This study investigates methane (CH₄) emissions in Northern China, a region recognized for its significant contribution to global greenhouse gas emissions. Although CH4 is a potent greenhouse gas, uncertainties surrounding CH₄ emissions persist, particularly in urban and industrial areas of Northern China. To address these uncertainties, the authors compiled a comprehensive dataset that integrates ground and satellite observations, inventory data, and modeling results. This dataset aims to analyze CH₄ concentrations, enhancements, and their spatiotemporal variations in the region. High-precision in situ observations from locations such as Beijing and Xianghe revealed distinct cycles and variation, with concentration enhancements ranging from 500 to 1500 ppb. The findings indicate a significant upward trend in CH₄ concentrations over time, corroborated by both ground and satellite observations. The study highlights that anthropogenic activities are major contributors to variations in surface CH₄ concentrations, especially in middle and southern Shanxi Province and northern Hebei Province. However, discrepancies were noted between optimized simulations based on surface atmospheric inversion data and observations from the Tropospheric Monitoring Instrument (TROPOMI) during summer months, suggesting potential systematic biases. Their posterior analysis of CH₄ concentrations revealed that areas such as southern Shanxi, northern Henan, and Beijing exhibited elevated levels (an increase of approximately 300 ppb), which correlated positively with existing emission inventory data. This research provides essential insights into CH₄ emissions in high-emission areas of Northern China and offers a valuable dataset for researchers and policymakers aiming to enhance observational strategies and formulate effective emission reduction policies.
In my opinion this paper is a bit weak for ACP. However, since the paper is anchored in measurements, I would like to see it worked on and ultimately published in ACP. If the authors are willing to address the three general points listed here as well as specific details below, I believe that the standard can reach that of ACP and make a high quality and impactful paper.
(a) The authors need to look at more literature and bring in more observations. Knowledge of where coal mine and oil well emissions are located on the ground does not currently match with the modeled emissions fields.

**Data under study:**

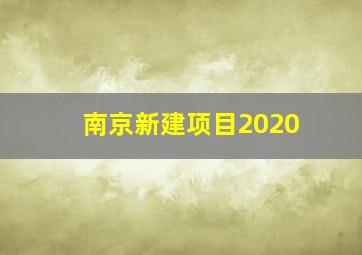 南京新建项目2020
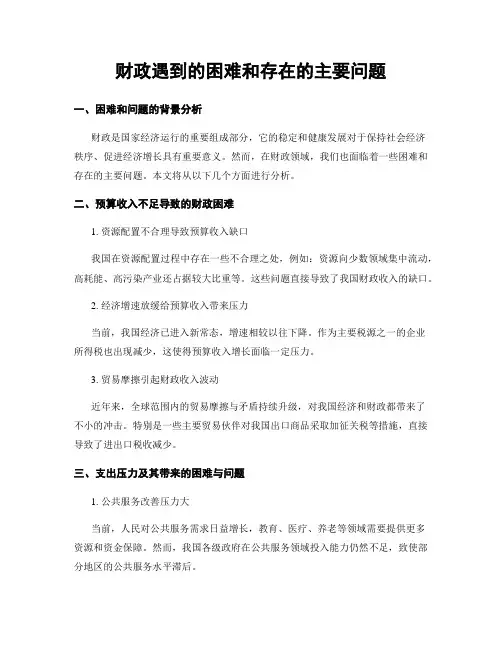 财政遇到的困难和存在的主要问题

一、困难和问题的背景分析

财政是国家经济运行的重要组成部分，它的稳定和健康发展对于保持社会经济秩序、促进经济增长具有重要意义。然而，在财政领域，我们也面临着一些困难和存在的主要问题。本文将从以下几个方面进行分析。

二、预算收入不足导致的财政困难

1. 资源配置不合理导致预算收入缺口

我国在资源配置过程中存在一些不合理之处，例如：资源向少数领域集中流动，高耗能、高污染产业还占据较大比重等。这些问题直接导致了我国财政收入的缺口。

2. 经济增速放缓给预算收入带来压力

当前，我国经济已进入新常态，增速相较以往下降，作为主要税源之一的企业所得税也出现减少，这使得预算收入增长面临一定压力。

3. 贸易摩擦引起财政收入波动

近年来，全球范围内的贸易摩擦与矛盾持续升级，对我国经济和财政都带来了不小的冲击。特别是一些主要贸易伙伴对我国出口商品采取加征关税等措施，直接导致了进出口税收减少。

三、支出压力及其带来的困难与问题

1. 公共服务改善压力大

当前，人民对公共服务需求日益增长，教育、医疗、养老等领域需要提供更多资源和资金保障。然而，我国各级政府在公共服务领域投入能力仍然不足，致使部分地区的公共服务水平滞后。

**Directions:**
(1) From the methane review, reproduce the passage between "In my opinion" and "modeled emissions fields.", inclusive, word for word.
(2) Extend the review of the Northern China methane study past its last sentence, carrying on in the same voice.

**Answers by task:**
(1)
In my opinion this paper is a bit weak for ACP. However, since the paper is anchored in measurements, I would like to see it worked on and ultimately published in ACP. If the authors are willing to address the three general points listed here as well as specific details below, I believe that the standard can reach that of ACP and make a high quality and impactful paper.
(a) The authors need to look at more literature and bring in more observations. Knowledge of where coal mine and oil well emissions are located on the ground does not currently match with the modeled emissions fields.

(2)
(b) The authors demonstrate that there is extensive day-to-day variability in the observations. They should therefore find a way to evaluate the products more effectively. The way in which they compute month-by-month values and evaluate is out of date, as well as weakens the value of their high frequency observations.
(c) They need to do a bit more work on their underlying explanations of their findings. I found the data to be far more interesting than the conclusions and statements made.
Detailed Questions/Points to consider:- What exactly does the author mean when they state urban emissions of CH4? Do they mean leaky pipes, non-fully combusted CH4 from cooking and water heating, CH4 from urban rubbish, or do they also mean indirect CH4 from the goods and products consumed in urban areas? Similarly, the CH4 from coal and oil are large, but seem to not be included. What about large industrial sources which use coal, oil, or natural gas and continue to leak/emit CH4? I think that better and wider referencing and more extensive literature review can address this issue.
- What is the impact from outdated a priori emissions datasets? Is it related to the magnitude being wrong, the spatial distribution being wrong, the temporal variation being wrong, or some combination of these factors together? (Zhang et al., 2024)
- These satellite platforms measure radiance, which is then used to invert or constrain a column concentration loading. This step involves many assumptions and approximations, and produces uncertainty. There are additional assumptions and steps required to go from concentration to emissions. This second set of steps introduces further uncertainties and errors. In fact, there is a lot of literature recently published which demonstrates that this later step is not error free or fast and simple, and can lead to extremely different emissions end point inversions, especially at high spatial and temporal resolution. (Guanter et al., 2021; Pei et al., 2023; Qin et al., 2023).
- Are you sure that only 30% of anthropogenic CH4 from China was from your region of interest? I would think that the coal based CH4 emissions from Shanxi and Anhui and Oil based CH4 emissions from Shandong would be close to this number on their own, based on some newer studies. Only 5.7Tg/yr of emissions from Shanxi seems too low. Perhaps characterizing a range of values across the literature would be more effective rather than relying on percentages? (Qin et al., 2024).
- What is meant by a methane enhancement? What is the background value used? Does this include instrument minimum reliable observations including uncertainty, or just some other statistical technique? Since concentrations and total column loading are influenced by height, how is this corrected for in terms of deciding where is background? On top of this, how is background considered when making monthly or seasonal plots and comparisons? Day-to-day would be easier to achieve. (Chen and Prinn, 2005; Rivera Martinez et al., 2023).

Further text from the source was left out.